Thursday, December 23, 2010


A recent conversation between me and my 13 year old:

ALICE (as she eats): This is pretty good.

ME: Oh, I'm glad you like, it's really good for you.

ALICE (yelling and setting aside her plate): Why do you always do that? Now I don't even want to eat it! Who cares if it's good for me?

I mulled that conversation over and over forever. Why would knowing that something is healthy make a person upset? My final conclusion: If you have information it's up to you to make choices. Like if you know there's global warming you have to drive less or use less heating oil, or, or, or... So people choose not to know.

Before I came to the global warming conclusion, I wrote to Marion Nestle about Alice's response and she wrote me right back (and made my day because Marion Nestle is a really important food activist!) Of course her advice is excellent.

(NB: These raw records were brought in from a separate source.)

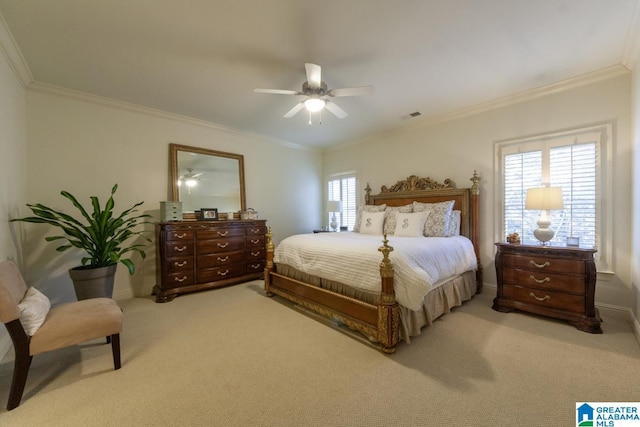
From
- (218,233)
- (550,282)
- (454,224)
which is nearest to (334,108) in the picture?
(454,224)

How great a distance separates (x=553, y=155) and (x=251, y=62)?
3.77 meters

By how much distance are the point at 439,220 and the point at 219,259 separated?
3.37 m

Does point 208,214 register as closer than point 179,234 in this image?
No

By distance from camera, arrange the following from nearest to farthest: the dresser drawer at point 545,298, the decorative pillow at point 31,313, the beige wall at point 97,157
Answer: the decorative pillow at point 31,313
the dresser drawer at point 545,298
the beige wall at point 97,157

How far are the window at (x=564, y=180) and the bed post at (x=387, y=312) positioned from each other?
2.43m

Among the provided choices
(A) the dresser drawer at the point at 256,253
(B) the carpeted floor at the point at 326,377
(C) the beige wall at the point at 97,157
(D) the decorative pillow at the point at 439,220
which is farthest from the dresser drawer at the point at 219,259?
(D) the decorative pillow at the point at 439,220

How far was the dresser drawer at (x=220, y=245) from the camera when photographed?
3.85 m

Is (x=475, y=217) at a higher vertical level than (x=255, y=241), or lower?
higher

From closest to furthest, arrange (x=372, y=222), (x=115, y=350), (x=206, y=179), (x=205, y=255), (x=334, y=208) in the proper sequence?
(x=115, y=350) < (x=205, y=255) < (x=372, y=222) < (x=206, y=179) < (x=334, y=208)

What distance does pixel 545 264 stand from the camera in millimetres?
2768

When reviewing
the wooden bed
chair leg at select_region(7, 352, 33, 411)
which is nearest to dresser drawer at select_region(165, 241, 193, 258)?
the wooden bed

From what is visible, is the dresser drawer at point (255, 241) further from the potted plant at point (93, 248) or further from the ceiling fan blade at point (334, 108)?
the ceiling fan blade at point (334, 108)

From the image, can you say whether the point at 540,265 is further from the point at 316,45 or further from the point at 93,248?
the point at 93,248

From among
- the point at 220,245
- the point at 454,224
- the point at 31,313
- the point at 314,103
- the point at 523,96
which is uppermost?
the point at 523,96
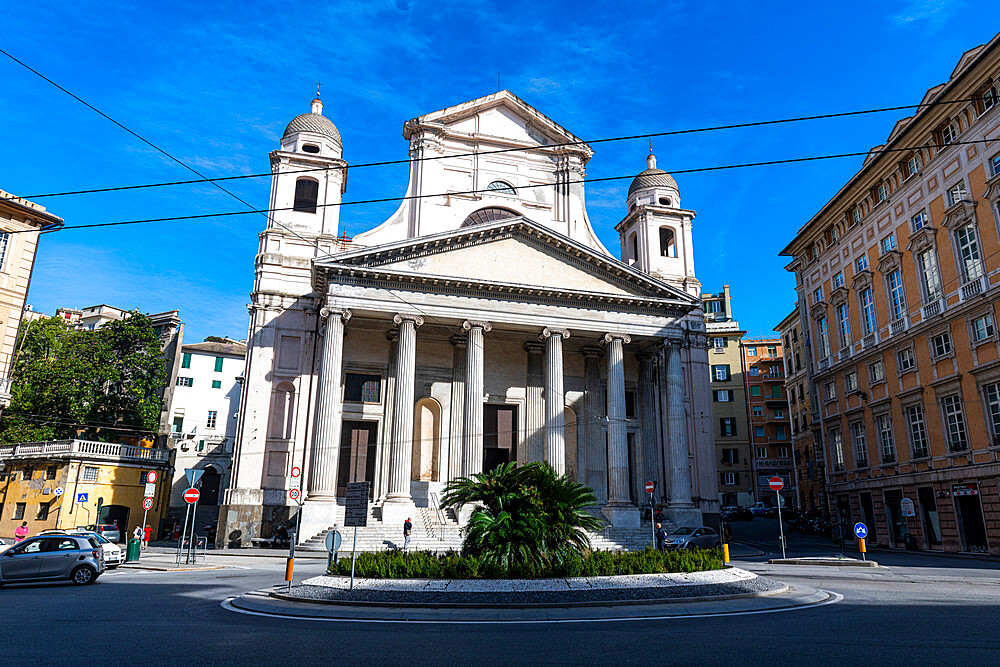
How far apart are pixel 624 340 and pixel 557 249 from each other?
214 inches

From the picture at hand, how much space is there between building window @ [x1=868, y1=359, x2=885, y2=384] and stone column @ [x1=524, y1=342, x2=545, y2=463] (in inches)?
663

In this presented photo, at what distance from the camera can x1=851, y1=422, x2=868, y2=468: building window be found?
3553 centimetres

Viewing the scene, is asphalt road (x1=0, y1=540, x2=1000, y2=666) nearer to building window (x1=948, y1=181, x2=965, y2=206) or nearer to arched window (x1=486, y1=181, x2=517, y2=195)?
building window (x1=948, y1=181, x2=965, y2=206)

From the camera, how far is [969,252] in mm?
28000

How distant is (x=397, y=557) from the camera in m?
15.5

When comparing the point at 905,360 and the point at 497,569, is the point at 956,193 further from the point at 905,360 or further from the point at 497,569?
the point at 497,569

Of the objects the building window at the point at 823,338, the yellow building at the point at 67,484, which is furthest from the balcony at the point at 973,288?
the yellow building at the point at 67,484

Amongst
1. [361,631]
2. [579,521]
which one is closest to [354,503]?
[579,521]

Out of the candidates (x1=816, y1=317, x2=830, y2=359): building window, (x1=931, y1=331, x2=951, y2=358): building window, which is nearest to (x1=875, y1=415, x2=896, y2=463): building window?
(x1=931, y1=331, x2=951, y2=358): building window

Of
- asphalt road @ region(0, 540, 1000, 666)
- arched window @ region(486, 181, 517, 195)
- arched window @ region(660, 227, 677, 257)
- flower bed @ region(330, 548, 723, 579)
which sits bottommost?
asphalt road @ region(0, 540, 1000, 666)

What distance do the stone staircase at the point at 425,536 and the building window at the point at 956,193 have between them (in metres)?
19.0

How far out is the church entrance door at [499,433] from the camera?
33844 millimetres

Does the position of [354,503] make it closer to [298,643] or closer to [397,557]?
[397,557]

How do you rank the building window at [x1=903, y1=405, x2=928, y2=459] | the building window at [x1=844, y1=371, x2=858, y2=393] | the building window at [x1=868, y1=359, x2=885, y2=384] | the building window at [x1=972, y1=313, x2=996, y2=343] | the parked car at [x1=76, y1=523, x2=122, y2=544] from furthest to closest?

I feel your pain, having been the mother of kids who were hard to deal with at 13, to say the least. In her case, it’s easy. She likes your food! Just say thanks if she compliments it, make healthy meals, and talk about something else. In my experience, adolescence is not the best time to try to enforce food habits. Rather, make sure the foods you have at home are healthy. Don’t buy what you don’t want your kids eating—house rules. Outside of the house, you can’t control what they eat. But you can set an example at home and hope that when they grow up. With luck, they will grow up, will know what it means to eat sensibly, and will thank you for sticking up for what you believe. Courage!

I may give this some more thought and use it next year. Thanks and happy holidays. Marion Nestle
What is the appropriate age to start teaching kids about which foods are good for them and why? Do they teach nutrition at your child's school? In what grades? Do you teach your kids at home? I know that one reason nutrition isn't taught is because adults, including parents, teachers, and even doctors, don't have a firm grasp on the subject. Another reason, I'm afraid, is some adults choose to believe there's not a connection between good health and the foods they eat.

What about you? Do you believe in spinach?